CIWM Early Careers Ambassador Dr. Bryan Ng, founder and CEO of Repolywise, a start-up company transforming waste plastics to new plastics, demystifies the process of chemical recycling for plastics.

Only 9% of the plastic that has ever been produced has been recycled. The most frequently seen approach to recycle plastics is mechanical recycling, which shreds plastic waste into small pieces before re-melting (extruding) them into new products – but it has a few limitations.
Firstly, the waste stream needs to be thoroughly sorted. Secondly, due to unavoidable contamination during the sorting step, this can reduce the quality of recycled plastics, and cannot always be used for food contact.
The value proposition of chemical recycling to the waste management industry is to transform plastics into chemical feedstock as fossil fuel substitutes. This is done using more energy than for mechanical recycling, with the upside of virgin-grade recycled plastics coming when they reach end-markets.
What is the chemical recycling process?
Plastics produced from fossil fuels are called virgin-grade plastics, the cleanest and highest grade possible. In the production process, fossil fuels will be cracked (Step 1) into monomers. These monomers are small molecules such as ethylene, propylene, or ethanediol. Through polymerization, the monomers will be transformed into plastics (Step 2).
After consumption (Step 3) they become waste plastics, which we throw into our “mixed recycling” bin every day. Some portion of the mixed recycling stream will then be sorted and sent for mechanical recycling (Step 4).
The -lysis suffix from various chemical recycling technologies originates from Greek, meaning “loosening, dissolving”. When applied to the context of chemical recycling it indicates what has driven the degradation of plastics.
Pyrolysis is the most well-known example of chemical recycling. It is a process using heat to break the strong carbon-carbon bonds dominant in most of mainstream plastics (HDPE, LDPE, PP). This is performed normally in the absence of oxygen to avoid combustion.

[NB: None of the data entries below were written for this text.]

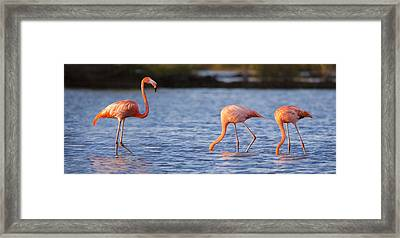 The Three Flamingos Framed Print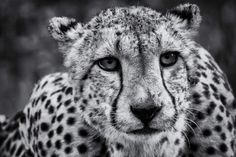 A beautiful image of a cheetah taken from a hide at the Zimanga Private Game Reserve, South Africa  by Astrid Van Zyl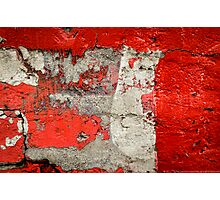 Dog on the red wall Photographic Print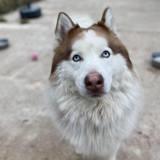Bakounine, Chien husky sibérien à adopter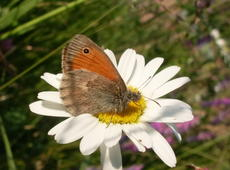 Hyponephele lycaon  ( dusky meadow brown ) on the  Tripleurospermum inodorum  ( scentless false mayweed ,  scentless mayweed ,  scentless chamomile ,  wild chamomile ,  mayweed ,  false chamomile ,  Baldr's brow )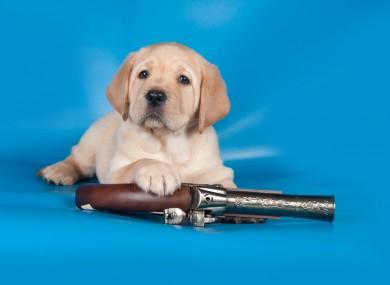 Not actual dog. Or actual gun.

The major product of such processes is an oily substance (pyrolysis oil), which is intended to be a substitute for naphtha. Commonly the pyrolysis oil are mixed with fossil-derived naphtha to be cracked into monomers for new plastics production.
Solvolysis, hydrolysis, enzymolysis are processes involving solvent, water and enzymes respectively. They targeting carbon-nitrogen or carbon-oxygen bonds (amide or ester linkage) present in polyester (e.g. PET) and polyamides (e.g. Kevlar). Common output of these processes are monomers directly useful for the production of new plastics.
Hydrogenolysis uses hydrogen molecules to break the carbon-carbon bonds present in mainstream plastics (HDPE, LDPE, PP).
It is also the technology I am working on – an “atomic scissors” to selectively degrade common plastics into propane, which can be used to build virgin-grade PP. It is a process of reduced energy costs and improved efficiency.
Chemical recycling technologies are designed to be complimentary to mechanical recycling, as it addresses some of the limitations of mechanical recycling.
It would take some time for the technologies to upscale and commercialise, before a fully circular economy can be created for plastics where no plastics need to be landfilled or incinerated.